Even in the dark, Dean could feel the angel’s eyes on him. He could picture them like the day they met, Castiel so strange and unblinking and sincere.
“We’re done with the pep talk now,” Dean replied, resisting the urge to shove Cas out of the way. “I know where you stand--you know where I do.”
“We stand right here.”
Rolling his eyes, Dean wondered why God’s soldiers were always so literal.
“No, I meant--”
“I know what you meant.” Cas’s voice was softer now, a tone he reserved for moments with Dean when he seemed as close to human as he ever got. “I meant, we stand right here. This night, this moment, we stand here, and I am trying to tell you that I don’t know if you deserve saving. I understand your doubts.”
That was unexpected. Dean waited for the rest, whatever Cas was getting at.
“I can’t make you fight back, Dean Winchester. You must choose, as you chose to break the first seal. But I need you to understand that even if you don’t deserve saving, I care whether you survive. I want you to be...saved.”
Something about the way he said ‘saved’ gave Dean another chill. They were less than a foot apart in the darkened motel room and the angel didn’t seem to get the concept of personal space. Or he had no interest in it.
Dean didn’t have the patience to add that to the growing pile of things in his life that made no sense. Things he was afraid to face. He paced away, back toward the door, considered trying to usher Castiel out through it again. Frickin angels, harder to get rid of than demons lately.
From his spot near the door, Dean could see moonlight falling across Castiel’s face in the dark. The angel was watching him, the deep furrows in his brow giving him a thoughtful look that Dean had learned not to trust. Underneath Jimmy Novak’s mild expressions, Cas was all steel.
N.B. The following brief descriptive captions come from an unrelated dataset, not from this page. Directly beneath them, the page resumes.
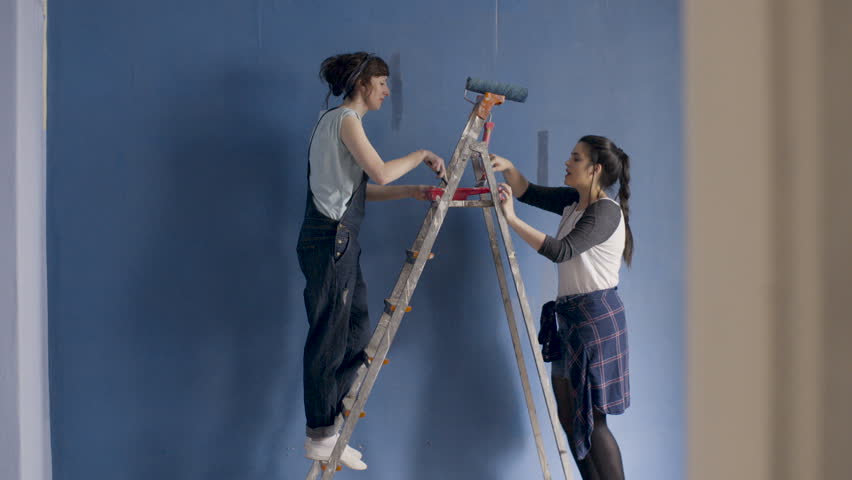 Two funny girlfriends dance sing and paint a walls at home in blue with the help of paintbrushes.    #34594399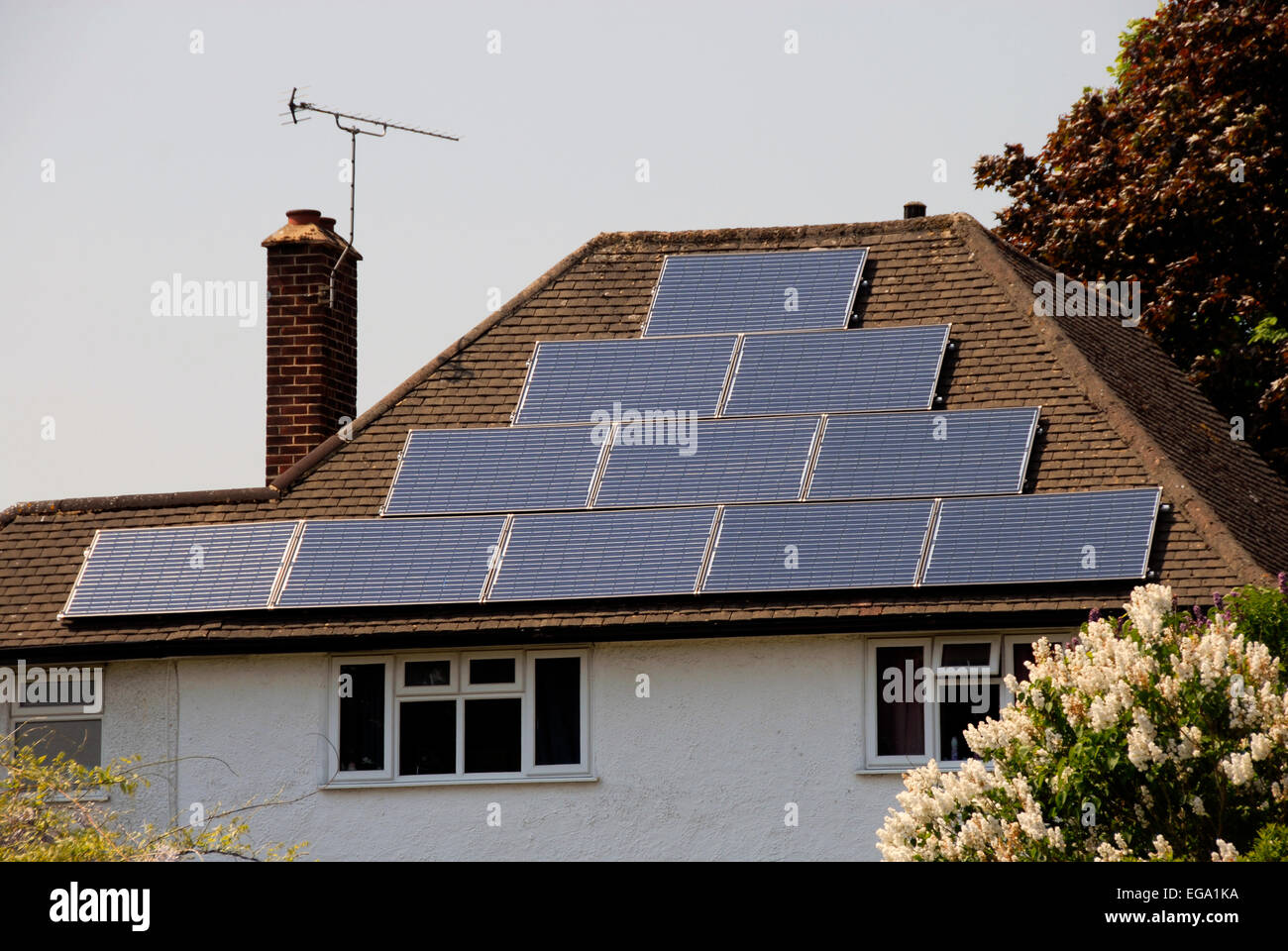 Solar panels on domestic roof - Stock Image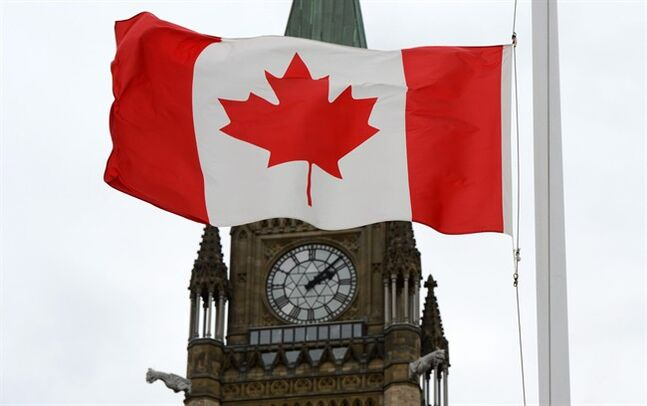 A Canadian flag blows in front of the Peace Tower on Parliament Hill in Ottawa, Ont., Wednesday, Oct. 24, 2012. Two items often held up as cornerstones of Canadian values -- the Charter of Rights and Freedoms and universal health care -- are tops among things that help unite the country, according to respondents to a new poll. THE CANADIAN PRESS/Sean Kilpatrick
“It’s too late for me,” Dean said. “You understand? It’s too late. You picked the wrong guy to care about.”
“You make it sound as though I chose this.” Cas replied, perplexed. “I raised you from Hell following orders. I was chosen for you, not the other way around.”
Weirdly, his bewilderment at the dynamic between them made Dean feel better. Not being able to get this particular angel off his back--or out of his head--was one more thing weighing on him; it was nice knowing he wasn’t alone.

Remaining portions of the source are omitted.